I have a dataset which contains data scraped from a real estate agency. I want to clean the variables from special characters (€, m², etc), remove whitespaces and convert them into integers. For instance I have these for the price (Prix de vente) and size (Surface habitable):

enter image description here

I manage to strip the "€" from the price variable with the following:

data["Prix de vente"] = data["Prix de vente"].str.strip("€")

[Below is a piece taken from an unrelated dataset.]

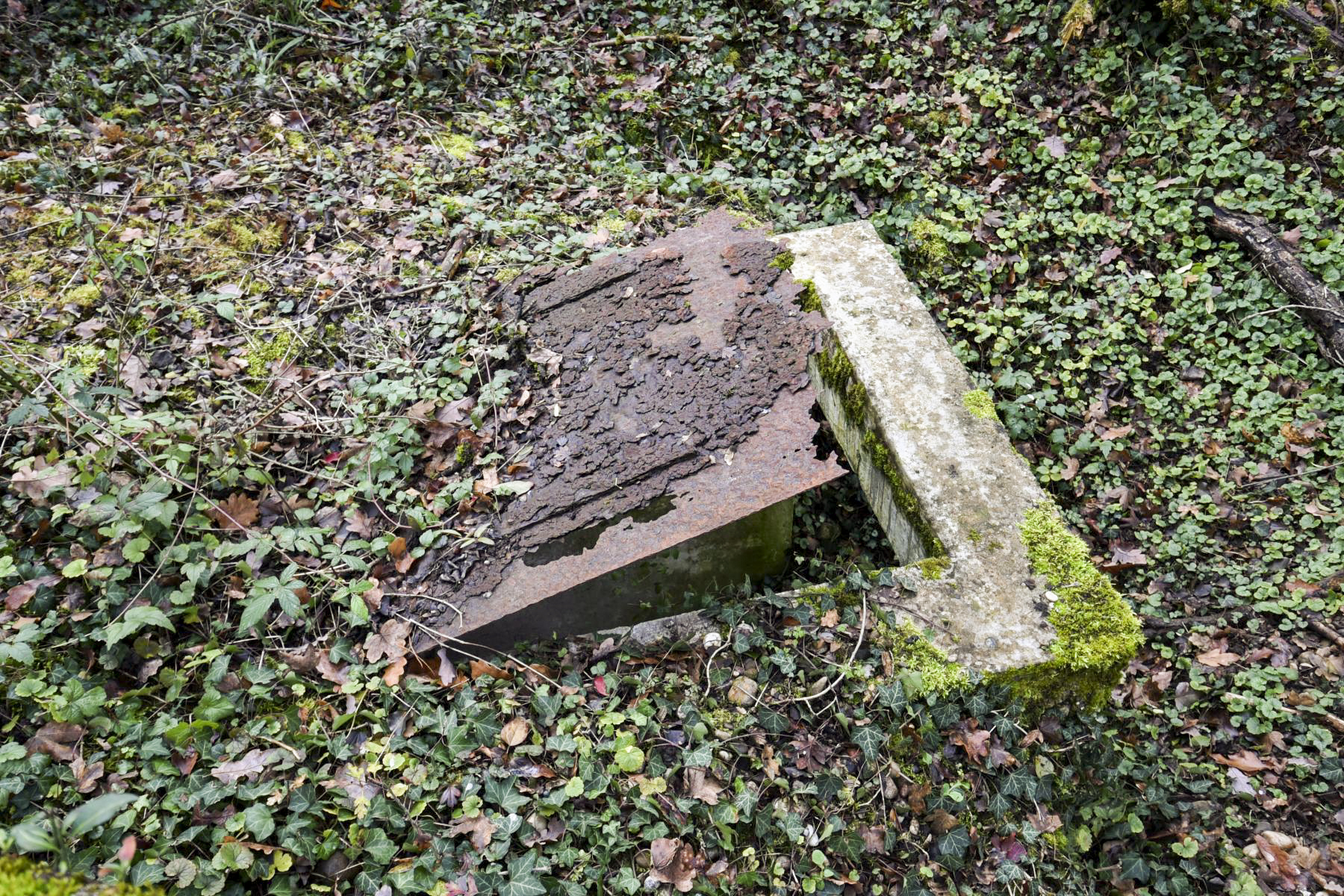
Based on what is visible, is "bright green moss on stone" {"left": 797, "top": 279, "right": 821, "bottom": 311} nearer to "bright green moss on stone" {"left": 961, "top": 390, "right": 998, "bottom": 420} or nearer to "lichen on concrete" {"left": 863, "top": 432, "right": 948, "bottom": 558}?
"lichen on concrete" {"left": 863, "top": 432, "right": 948, "bottom": 558}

However none of these two techniques work to remove the whitespaces

data["Prix de vente"] = data["Prix de vente"].str.strip() 
data["Prix de vente"] = data["Prix de vente"].replace(" ","")

I keep having:

      540 000
      900 000
      890 000
      900 000
      900 000
      ...

I have a feeling this is due to the way my data is encoded. Would that be the issue? And if so, how do I deal with it? I'm using a jupyter notebook.


Solution

  • You can do

    data["Prix de vente"] = data["Prix de vente"].str.replace("\s","", regex=True)
    

    Matching "\s" combined with regex=True instead of " " makes sure to match not only regular spaces but any whitespace character

    More background:

    Your first approach

    data["Prix de vente"] = data["Prix de vente"].str.strip()
    

    does not work, since .strip() only removes leading and trailing characters.

    Your second approach

    data["Prix de vente"] = data["Prix de vente"].replace(" ","")
    

    does not work, since it is using not str.replace, but pd.Series.replace, which only replaces exact matches of values (e.g. "900 000").